Get the shape of this tensor. Length is included.

Example

>>> tensor.append(np.zeros((10, 10)))
>>> tensor.append(np.zeros((10, 15)))
>>> tensor.shape
(2, 10, None)
Returns

Tuple where each value is either None (if that axis is dynamic) or an int (if that axis is fixed).

Return type

tuple

Note

If you don’t want None in the output shape or want the lower/upper bound shapes, use shape_interval instead.

property shape_interval: ShapeInterval

Returns a ShapeInterval object that describes this tensor’s shape more accurately. Length is included.

Example

>>> tensor.append(np.zeros((10, 10)))
>>> tensor.append(np.zeros((10, 15)))
>>> tensor.shape_interval
ShapeInterval(lower=(2, 10, 10), upper=(2, 10, 15))
>>> str(tensor.shape_interval)
(2, 10, 10:15)
Returns

Object containing lower and upper properties.

Return type

ShapeInterval

Note

If you are expecting a tuple, use shape instead.

summary()

Prints a summary of the tensor.

text(fetch_chunks: bool = False)

Return text data.

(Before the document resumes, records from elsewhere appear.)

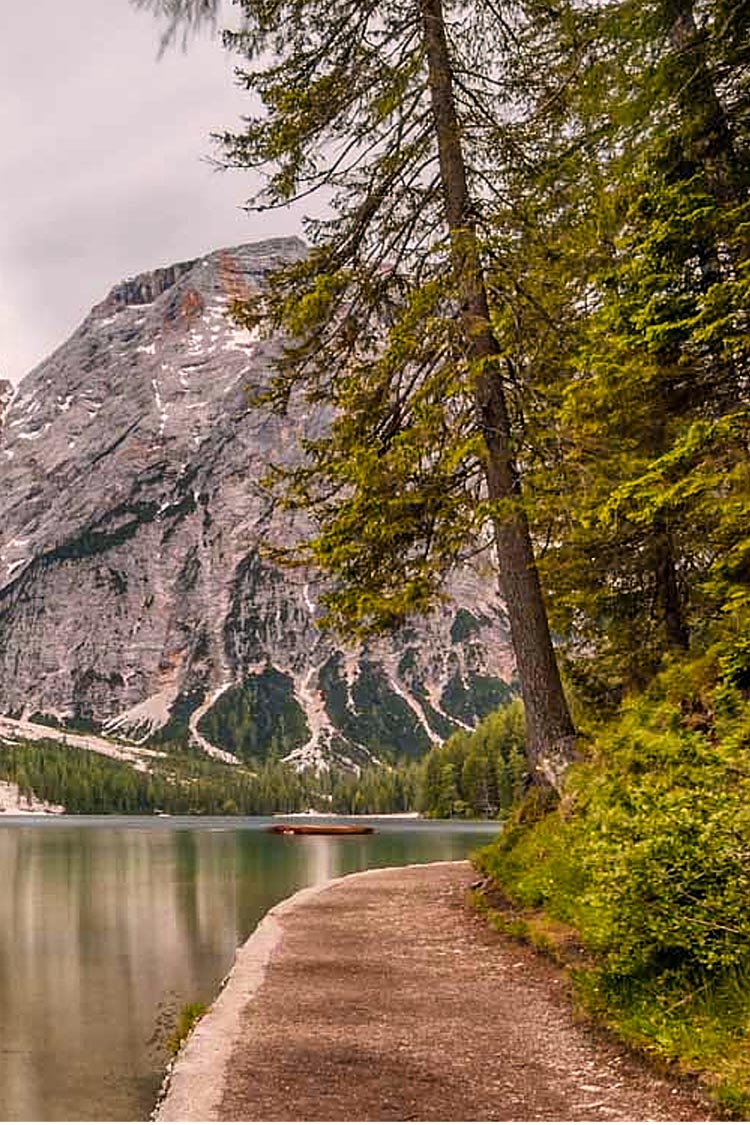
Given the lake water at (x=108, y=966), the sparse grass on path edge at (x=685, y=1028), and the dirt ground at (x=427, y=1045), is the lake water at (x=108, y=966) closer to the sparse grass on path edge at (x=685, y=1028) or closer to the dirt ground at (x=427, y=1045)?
the dirt ground at (x=427, y=1045)

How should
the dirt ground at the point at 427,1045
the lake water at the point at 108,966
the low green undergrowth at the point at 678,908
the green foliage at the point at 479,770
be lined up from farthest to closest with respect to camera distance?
the green foliage at the point at 479,770, the lake water at the point at 108,966, the low green undergrowth at the point at 678,908, the dirt ground at the point at 427,1045

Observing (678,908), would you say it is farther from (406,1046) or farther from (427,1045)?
(406,1046)

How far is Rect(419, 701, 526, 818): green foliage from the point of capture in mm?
117875

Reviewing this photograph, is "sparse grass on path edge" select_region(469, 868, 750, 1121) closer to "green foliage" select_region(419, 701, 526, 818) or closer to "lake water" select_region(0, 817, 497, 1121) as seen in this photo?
"lake water" select_region(0, 817, 497, 1121)

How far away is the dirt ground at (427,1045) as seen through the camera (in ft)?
17.6

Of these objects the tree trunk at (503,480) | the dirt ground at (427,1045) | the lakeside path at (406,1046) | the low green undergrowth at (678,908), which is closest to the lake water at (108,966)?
the lakeside path at (406,1046)

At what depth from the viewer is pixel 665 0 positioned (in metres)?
11.7

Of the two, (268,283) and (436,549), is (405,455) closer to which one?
(436,549)

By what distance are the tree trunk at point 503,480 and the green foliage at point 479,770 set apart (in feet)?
335

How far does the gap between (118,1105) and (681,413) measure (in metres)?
10.1

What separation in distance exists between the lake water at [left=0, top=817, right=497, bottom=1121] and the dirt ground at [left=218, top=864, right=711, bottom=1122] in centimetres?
224

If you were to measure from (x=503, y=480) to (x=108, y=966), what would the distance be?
11965mm

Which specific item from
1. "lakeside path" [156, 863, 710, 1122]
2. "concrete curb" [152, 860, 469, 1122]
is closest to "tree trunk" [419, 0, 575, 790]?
"lakeside path" [156, 863, 710, 1122]

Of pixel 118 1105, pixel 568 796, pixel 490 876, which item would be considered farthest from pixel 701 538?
pixel 118 1105
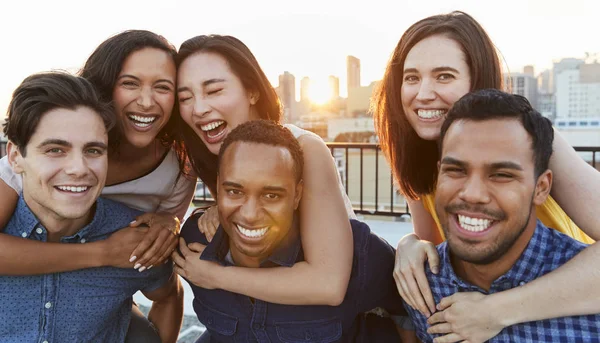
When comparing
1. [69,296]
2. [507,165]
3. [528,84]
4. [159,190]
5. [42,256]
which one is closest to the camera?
[507,165]

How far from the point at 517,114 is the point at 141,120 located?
5.14 feet

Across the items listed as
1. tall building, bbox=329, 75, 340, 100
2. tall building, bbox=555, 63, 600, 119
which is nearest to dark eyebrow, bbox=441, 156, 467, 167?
tall building, bbox=329, 75, 340, 100

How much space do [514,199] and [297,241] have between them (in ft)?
2.58

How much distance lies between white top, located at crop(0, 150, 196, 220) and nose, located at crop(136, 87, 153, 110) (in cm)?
42

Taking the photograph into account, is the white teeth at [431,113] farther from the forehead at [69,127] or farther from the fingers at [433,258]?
the forehead at [69,127]

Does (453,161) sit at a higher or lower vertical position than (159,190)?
higher

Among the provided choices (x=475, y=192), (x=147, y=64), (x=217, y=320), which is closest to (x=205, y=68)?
(x=147, y=64)

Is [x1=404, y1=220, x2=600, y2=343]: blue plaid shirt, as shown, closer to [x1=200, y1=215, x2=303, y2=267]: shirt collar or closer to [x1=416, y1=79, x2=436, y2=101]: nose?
[x1=200, y1=215, x2=303, y2=267]: shirt collar

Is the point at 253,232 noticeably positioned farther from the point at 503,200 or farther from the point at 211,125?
the point at 503,200

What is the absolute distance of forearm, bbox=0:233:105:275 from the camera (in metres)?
1.88

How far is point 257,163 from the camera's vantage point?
175cm

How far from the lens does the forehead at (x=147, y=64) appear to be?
223cm

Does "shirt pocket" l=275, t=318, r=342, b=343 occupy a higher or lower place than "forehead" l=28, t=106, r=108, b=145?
lower

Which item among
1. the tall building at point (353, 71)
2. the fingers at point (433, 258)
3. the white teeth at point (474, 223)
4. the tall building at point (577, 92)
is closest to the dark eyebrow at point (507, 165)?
the white teeth at point (474, 223)
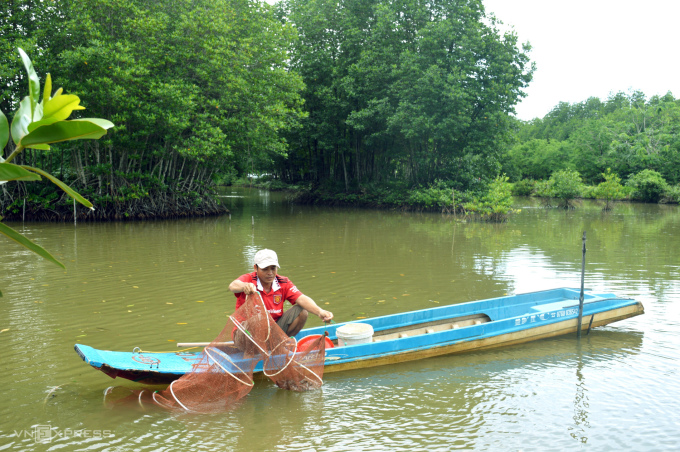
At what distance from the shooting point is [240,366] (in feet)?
17.4

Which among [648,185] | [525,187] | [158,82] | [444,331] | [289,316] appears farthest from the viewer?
[525,187]

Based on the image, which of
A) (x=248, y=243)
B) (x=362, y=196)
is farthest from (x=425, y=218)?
(x=248, y=243)

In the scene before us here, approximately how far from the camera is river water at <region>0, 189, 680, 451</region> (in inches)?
184

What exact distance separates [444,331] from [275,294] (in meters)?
2.23

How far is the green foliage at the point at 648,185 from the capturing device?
36000 millimetres

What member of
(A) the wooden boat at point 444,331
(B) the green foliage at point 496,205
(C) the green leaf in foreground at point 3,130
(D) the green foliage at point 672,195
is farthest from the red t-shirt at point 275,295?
(D) the green foliage at point 672,195

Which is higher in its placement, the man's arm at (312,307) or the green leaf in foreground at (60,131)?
the green leaf in foreground at (60,131)

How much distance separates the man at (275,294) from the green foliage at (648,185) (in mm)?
37406

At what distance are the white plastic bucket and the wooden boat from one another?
102 mm

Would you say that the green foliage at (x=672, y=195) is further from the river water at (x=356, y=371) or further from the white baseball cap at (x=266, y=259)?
the white baseball cap at (x=266, y=259)

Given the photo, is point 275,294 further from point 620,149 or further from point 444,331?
point 620,149

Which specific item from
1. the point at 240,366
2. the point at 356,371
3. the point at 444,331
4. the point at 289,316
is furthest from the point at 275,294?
the point at 444,331

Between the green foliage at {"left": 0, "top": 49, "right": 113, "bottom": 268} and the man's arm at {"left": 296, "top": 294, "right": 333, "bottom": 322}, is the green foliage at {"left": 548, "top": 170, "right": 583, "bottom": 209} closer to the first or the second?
the man's arm at {"left": 296, "top": 294, "right": 333, "bottom": 322}

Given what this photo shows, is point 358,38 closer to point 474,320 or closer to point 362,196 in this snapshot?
point 362,196
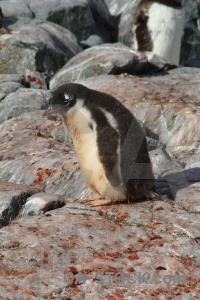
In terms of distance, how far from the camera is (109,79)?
10.1m

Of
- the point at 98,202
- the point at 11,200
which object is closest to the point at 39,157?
the point at 11,200

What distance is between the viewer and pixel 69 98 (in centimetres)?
584

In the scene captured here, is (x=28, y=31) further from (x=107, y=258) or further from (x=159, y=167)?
(x=107, y=258)

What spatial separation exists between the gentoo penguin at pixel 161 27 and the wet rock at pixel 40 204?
7.63 m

Only applicable for tensors with ‘text’ base htype.

property timestamps: ndarray

Returns timestamps (in seconds) for video sample as numpy array.

Example

>>> # Return timestamps for all frames of first video sample
>>> ds.videos[0].timestamps.shape
(400,)
>>> # Return timestamps for 5th to 10th frame of first video sample
>>> ds.videos[0, 5:10].timestamps
array([0.2002    , 0.23356667, 0.26693332, 0.33366665, 0.4004    ],
dtype=float32)
tobytes() bytes

Returns the bytes of the tensor.

  • Only works for a single sample of tensor.

  • If the tensor is uncompressed, this returns the bytes of the numpy array.

  • If the tensor is sample compressed, this returns the compressed bytes of the sample.

  • If the tensor is chunk compressed, this raises an error.

Returns

The bytes of the tensor.

Return type

bytes

Raises

ValueError – If the tensor has multiple samples.

property verify

Whether linked data will be verified when samples are added. Applicable only to tensors with htype link[htype].